As part of his treatment, Little had two treatments with a wound vac, a negative pressure suction device designed to help his skin grafts heal.

Dr. Gorvetzian said the vacs are prone to leaks, which can not only compromise the graft but also cause annoying beeping. That’s exactly what happened in the middle of one night on a graft that had already failed once.

Everyone at the hospital had done all they could to fix the wound vac.

“I went in at 1:30 in the morning and Bill was apologizing, saying ‘I’m sure you didn’t want to come in,’” Dr. Gorvetzian said. “It didn’t matter to me. All that mattered was that we did right for him.”

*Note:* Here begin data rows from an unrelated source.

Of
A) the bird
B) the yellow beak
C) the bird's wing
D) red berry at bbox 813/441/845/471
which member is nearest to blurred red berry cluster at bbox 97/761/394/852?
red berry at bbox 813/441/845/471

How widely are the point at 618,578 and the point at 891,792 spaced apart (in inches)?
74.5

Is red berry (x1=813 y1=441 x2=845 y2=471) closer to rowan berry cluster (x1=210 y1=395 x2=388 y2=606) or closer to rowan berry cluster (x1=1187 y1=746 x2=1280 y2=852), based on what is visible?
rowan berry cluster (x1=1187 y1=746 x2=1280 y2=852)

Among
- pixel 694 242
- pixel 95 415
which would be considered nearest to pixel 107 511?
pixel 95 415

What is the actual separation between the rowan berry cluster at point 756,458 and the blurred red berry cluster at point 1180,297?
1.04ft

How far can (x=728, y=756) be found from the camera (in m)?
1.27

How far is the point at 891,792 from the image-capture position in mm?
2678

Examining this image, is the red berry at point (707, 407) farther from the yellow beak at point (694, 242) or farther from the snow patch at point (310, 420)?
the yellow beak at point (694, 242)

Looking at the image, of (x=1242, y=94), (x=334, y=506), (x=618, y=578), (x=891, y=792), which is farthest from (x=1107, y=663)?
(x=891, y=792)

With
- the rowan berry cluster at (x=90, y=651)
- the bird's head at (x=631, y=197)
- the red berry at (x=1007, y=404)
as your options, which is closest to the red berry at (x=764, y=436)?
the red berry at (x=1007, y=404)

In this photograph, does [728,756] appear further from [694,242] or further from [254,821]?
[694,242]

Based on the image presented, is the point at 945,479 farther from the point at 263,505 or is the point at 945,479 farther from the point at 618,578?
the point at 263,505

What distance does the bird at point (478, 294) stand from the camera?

The resident doctor eventually found and fixed the leak. And that skin graft went on to heal—a big reason Little got released from the hospital when he did.

“Dr. Joe was pretty cool,” Little said. “I had those guys laughing all the time.”

And that’s true, according to Dr. Gorvetzian.

“Every time when I left his room, I would be laughing because he was such a character and had such a great attitude about what was going on,” he said. “It was always a treat to see him in the morning and find out what kind of shenanigans he had been up to.”

Little said he departed the hospital with much gratitude for Dr. Joe and the medical team.

Now at home, he’s performing his daily hand exercises, attending follow-up doctor appointments, applying salve and adapting to his “new normal.”

“I can’t thank those people enough,” he said.

This isn’t the first time Little has seen adversity.

In his late 20s, he went through the windshield in a severe car accident. He also suffered injuries in a bad crash while racing dirt bikes, which caused a burn on his leg from the exhaust pipe.

“I’ve had a couple of good doozies,” he said.

Those didn’t get him down then.

And this won’t either.

“I will make it work. That’s the kind of person I am,” Little said. “I will make this work. I’m not going to get depressed. I will make this work.”